I like to use a website to test my regular expression syntax. I seem to be hitting an issue which I do not know how to solve.
Website I use for regex testing: https://regex101.com/
Here is my sample code:
import re
text = "[\xa0]\xa0National Notification Authority, [X]\xa0National Enquiry Point. Address, fax number and e-mail address (if available) of other body: \nMinistry of Agriculture, Livestock and Food Supply\nSecretariat of Trade and International Relations\nE-mail: sps@agricultura.gov.br"
results = re.findall("(?<=\: ).*",text)
print(results)
#results =[' ', ' sps@agricultura.gov.br']
However, if I use the website with the same re, it returns what I actually want - the address and any contact details.

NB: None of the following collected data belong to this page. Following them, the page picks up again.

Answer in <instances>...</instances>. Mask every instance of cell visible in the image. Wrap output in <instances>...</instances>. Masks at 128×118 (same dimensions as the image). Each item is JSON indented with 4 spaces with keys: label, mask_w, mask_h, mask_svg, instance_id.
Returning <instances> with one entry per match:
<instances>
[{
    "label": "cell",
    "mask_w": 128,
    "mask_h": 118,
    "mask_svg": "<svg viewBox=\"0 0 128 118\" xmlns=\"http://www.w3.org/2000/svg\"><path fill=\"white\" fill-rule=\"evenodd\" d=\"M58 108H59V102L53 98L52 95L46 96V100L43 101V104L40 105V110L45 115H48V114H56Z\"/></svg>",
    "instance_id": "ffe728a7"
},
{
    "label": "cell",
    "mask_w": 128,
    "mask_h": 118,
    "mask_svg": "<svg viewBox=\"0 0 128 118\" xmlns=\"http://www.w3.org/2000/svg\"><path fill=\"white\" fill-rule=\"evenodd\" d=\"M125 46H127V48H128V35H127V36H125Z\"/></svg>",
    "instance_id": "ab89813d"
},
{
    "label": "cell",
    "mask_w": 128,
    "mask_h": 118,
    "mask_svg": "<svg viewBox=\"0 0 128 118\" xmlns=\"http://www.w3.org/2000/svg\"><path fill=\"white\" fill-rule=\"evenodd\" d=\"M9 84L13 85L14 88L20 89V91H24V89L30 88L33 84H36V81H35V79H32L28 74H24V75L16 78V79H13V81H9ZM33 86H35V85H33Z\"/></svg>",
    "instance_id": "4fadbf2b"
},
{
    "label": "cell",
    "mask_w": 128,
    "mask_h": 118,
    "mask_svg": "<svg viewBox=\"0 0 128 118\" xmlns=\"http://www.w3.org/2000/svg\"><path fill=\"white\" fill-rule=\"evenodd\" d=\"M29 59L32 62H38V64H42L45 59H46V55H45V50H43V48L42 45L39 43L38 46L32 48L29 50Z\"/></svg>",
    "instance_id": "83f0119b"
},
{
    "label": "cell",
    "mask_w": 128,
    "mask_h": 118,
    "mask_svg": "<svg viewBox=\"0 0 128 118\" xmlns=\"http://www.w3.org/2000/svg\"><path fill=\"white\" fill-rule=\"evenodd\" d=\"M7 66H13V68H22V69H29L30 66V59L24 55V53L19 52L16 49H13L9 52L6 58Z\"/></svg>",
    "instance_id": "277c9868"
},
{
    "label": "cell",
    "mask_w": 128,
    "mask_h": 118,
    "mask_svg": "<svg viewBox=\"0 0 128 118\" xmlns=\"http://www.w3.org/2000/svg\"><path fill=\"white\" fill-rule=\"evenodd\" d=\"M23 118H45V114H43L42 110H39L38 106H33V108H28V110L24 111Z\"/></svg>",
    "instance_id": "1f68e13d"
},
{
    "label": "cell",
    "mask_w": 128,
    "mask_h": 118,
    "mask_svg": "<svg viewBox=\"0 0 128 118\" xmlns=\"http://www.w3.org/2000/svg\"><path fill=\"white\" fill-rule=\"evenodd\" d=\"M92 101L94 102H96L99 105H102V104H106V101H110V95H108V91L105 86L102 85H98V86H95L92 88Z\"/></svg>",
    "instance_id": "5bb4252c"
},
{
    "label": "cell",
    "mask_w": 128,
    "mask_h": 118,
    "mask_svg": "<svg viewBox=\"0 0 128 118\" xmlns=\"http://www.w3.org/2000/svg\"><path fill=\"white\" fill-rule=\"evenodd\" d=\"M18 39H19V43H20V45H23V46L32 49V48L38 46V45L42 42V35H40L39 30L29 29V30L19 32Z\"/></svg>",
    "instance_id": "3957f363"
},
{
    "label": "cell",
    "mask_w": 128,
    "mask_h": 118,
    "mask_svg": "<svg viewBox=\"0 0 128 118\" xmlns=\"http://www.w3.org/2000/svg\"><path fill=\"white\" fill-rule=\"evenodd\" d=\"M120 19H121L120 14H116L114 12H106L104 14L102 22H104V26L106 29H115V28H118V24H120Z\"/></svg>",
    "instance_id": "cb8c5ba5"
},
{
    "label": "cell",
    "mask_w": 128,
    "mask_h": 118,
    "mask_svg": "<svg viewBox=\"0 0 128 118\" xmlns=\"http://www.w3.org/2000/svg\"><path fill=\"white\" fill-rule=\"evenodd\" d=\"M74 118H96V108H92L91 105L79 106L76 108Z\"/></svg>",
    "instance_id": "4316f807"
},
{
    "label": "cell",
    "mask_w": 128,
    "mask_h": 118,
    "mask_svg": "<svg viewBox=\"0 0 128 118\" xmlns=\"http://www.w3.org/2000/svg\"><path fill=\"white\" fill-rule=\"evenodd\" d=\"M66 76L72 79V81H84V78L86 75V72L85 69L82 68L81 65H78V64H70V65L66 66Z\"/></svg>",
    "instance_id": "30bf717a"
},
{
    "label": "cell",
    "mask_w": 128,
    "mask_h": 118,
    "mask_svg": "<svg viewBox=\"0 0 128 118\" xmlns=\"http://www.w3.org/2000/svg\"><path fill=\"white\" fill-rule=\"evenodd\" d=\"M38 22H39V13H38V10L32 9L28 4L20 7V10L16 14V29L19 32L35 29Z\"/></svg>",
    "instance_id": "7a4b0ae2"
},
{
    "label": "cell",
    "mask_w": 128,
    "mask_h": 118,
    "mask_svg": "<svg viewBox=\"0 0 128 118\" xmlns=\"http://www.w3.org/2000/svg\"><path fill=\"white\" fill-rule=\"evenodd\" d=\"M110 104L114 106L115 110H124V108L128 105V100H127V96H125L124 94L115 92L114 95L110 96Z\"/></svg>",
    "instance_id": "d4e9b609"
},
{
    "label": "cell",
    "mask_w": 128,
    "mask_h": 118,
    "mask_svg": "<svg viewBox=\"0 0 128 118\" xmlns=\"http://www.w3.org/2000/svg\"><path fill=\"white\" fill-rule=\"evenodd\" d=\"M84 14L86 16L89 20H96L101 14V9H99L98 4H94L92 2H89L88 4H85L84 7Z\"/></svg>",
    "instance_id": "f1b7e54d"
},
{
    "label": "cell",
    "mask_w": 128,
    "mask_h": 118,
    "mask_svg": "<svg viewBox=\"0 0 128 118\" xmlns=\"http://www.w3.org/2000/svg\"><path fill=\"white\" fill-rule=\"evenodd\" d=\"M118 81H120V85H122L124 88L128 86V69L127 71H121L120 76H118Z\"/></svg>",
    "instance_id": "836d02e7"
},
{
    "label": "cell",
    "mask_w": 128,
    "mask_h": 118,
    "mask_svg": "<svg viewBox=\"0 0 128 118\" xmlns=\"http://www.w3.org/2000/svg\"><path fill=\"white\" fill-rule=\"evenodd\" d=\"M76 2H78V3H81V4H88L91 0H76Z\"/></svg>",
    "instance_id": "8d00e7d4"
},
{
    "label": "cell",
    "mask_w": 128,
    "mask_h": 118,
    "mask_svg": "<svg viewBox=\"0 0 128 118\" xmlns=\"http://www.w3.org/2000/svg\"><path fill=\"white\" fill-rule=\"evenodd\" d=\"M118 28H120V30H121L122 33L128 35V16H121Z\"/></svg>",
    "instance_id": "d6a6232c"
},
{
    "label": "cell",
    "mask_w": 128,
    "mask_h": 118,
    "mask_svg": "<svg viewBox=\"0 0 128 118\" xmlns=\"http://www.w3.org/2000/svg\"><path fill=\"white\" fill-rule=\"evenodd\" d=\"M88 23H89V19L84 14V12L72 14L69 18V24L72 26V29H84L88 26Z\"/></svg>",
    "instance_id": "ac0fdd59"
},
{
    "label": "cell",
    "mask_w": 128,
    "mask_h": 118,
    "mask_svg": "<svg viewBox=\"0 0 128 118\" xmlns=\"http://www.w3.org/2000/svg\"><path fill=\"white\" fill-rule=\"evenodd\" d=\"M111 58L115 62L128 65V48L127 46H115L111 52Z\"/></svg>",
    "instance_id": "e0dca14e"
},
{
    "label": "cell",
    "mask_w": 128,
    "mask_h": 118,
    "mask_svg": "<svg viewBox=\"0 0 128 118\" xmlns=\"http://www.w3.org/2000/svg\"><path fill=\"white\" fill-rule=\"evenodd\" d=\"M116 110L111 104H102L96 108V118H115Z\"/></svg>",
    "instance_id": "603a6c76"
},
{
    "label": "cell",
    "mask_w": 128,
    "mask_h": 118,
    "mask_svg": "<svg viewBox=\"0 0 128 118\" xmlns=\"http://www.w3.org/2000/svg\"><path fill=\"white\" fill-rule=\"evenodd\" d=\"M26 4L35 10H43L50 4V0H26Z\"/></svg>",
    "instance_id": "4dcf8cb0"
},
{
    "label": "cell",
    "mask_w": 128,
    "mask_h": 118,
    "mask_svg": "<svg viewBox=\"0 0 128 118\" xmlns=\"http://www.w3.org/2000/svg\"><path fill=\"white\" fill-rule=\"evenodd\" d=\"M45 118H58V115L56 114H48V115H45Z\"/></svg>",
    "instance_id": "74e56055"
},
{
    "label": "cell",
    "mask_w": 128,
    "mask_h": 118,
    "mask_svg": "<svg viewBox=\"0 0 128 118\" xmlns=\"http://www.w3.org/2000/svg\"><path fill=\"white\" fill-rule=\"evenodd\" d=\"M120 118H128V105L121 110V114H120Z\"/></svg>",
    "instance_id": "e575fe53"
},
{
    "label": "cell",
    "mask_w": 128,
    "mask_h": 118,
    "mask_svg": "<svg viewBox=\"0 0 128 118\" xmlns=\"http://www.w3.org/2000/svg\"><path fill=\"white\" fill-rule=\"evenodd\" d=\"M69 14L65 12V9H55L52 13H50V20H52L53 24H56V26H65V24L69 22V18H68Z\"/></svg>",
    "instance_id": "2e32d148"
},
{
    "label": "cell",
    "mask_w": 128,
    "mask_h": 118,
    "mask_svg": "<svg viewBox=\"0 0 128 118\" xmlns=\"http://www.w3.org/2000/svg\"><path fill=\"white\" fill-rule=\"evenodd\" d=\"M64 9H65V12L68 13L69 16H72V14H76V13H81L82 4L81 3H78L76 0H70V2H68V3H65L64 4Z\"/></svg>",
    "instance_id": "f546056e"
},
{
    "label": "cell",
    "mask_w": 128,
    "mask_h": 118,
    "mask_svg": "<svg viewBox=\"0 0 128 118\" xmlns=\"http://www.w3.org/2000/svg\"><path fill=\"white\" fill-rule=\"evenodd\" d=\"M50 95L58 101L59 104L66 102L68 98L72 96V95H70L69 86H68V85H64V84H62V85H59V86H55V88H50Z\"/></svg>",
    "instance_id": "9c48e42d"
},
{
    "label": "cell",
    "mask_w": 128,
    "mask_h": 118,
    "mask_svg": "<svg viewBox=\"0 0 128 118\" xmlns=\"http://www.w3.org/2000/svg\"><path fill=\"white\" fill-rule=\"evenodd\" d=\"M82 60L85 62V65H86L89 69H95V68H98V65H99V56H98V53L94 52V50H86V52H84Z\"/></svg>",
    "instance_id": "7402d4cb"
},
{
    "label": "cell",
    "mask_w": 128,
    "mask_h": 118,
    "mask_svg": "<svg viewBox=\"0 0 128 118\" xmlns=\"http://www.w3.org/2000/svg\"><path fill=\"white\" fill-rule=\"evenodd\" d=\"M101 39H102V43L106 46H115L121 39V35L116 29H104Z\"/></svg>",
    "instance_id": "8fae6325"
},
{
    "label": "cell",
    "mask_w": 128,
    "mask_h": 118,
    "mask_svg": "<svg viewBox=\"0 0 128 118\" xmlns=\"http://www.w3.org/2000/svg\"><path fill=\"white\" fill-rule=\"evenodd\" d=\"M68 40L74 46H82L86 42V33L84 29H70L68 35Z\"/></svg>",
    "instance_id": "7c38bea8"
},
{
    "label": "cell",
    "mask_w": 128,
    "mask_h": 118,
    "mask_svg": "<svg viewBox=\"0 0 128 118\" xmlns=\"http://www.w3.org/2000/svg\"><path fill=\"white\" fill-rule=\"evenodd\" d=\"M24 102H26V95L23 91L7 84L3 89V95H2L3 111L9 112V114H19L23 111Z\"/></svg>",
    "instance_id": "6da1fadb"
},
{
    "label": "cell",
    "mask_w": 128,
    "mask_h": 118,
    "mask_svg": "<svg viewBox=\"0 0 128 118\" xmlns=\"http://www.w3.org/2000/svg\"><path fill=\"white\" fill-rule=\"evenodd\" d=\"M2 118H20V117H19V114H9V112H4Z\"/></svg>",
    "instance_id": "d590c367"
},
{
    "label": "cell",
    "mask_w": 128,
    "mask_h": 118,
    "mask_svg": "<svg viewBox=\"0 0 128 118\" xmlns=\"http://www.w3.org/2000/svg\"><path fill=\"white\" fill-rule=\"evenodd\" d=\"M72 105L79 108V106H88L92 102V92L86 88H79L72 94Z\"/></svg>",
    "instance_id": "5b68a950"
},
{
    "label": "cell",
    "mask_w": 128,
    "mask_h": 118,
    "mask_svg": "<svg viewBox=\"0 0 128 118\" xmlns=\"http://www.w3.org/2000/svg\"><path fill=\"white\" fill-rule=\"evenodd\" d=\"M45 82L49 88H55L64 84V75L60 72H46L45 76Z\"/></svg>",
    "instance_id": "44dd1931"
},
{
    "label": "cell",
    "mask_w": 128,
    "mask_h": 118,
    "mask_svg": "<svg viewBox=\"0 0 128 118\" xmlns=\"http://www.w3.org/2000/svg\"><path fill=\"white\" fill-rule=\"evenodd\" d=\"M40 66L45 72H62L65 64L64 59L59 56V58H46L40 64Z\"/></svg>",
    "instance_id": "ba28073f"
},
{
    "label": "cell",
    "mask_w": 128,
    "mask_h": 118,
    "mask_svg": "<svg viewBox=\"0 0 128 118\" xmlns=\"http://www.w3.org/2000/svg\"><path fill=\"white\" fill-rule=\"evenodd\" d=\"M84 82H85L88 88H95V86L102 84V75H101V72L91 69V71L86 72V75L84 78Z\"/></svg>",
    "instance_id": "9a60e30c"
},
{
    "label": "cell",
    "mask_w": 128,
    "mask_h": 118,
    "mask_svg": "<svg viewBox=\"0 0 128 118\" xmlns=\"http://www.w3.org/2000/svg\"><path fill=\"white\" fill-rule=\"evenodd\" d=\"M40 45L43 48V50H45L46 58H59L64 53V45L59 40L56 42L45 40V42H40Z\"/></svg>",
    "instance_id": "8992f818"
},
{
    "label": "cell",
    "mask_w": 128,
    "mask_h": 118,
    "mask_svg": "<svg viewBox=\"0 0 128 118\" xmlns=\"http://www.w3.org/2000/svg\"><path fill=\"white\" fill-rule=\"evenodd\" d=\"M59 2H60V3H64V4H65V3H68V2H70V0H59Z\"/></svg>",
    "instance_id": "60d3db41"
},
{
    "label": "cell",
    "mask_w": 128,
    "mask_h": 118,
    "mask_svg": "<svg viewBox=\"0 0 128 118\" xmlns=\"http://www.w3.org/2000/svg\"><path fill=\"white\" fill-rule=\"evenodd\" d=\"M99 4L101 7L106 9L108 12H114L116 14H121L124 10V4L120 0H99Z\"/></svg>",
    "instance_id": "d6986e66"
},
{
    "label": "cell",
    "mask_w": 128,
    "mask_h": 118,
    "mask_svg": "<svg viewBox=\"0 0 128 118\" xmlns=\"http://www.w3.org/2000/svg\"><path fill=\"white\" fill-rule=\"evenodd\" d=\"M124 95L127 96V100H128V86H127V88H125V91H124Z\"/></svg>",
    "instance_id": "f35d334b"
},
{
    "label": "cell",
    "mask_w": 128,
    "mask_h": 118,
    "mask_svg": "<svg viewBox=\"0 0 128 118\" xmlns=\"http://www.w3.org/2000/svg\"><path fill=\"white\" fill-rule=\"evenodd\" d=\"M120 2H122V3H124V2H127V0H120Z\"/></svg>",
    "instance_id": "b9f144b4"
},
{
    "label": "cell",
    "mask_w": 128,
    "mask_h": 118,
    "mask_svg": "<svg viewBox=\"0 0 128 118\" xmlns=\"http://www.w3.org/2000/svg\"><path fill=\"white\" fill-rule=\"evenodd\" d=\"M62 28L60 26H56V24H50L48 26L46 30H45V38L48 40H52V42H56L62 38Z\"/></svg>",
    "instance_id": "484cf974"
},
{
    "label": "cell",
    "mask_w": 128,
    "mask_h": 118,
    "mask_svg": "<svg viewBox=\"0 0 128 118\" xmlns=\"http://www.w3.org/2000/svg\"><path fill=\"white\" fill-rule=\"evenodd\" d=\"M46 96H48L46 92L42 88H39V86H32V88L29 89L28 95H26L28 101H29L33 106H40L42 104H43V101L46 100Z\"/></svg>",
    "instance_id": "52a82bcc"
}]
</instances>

#\nMinistry of Agriculture, Livestock and Food Supply\nSecretariat of Trade and International Relations\nE-mail: sps@agricultura.gov.br
I am not sure what is going on. Is there a way to capture both the address and contact details?
By default, a dot .
matches any character except a line break. There is a line break in your text after the colon: other body: \nMinistry
. If you want the dot to match any character whatsoever, you must instruct findall
accordingly:
re.findall("(?<=\: ).*", text, flags=re.DOTALL) # Note the flags!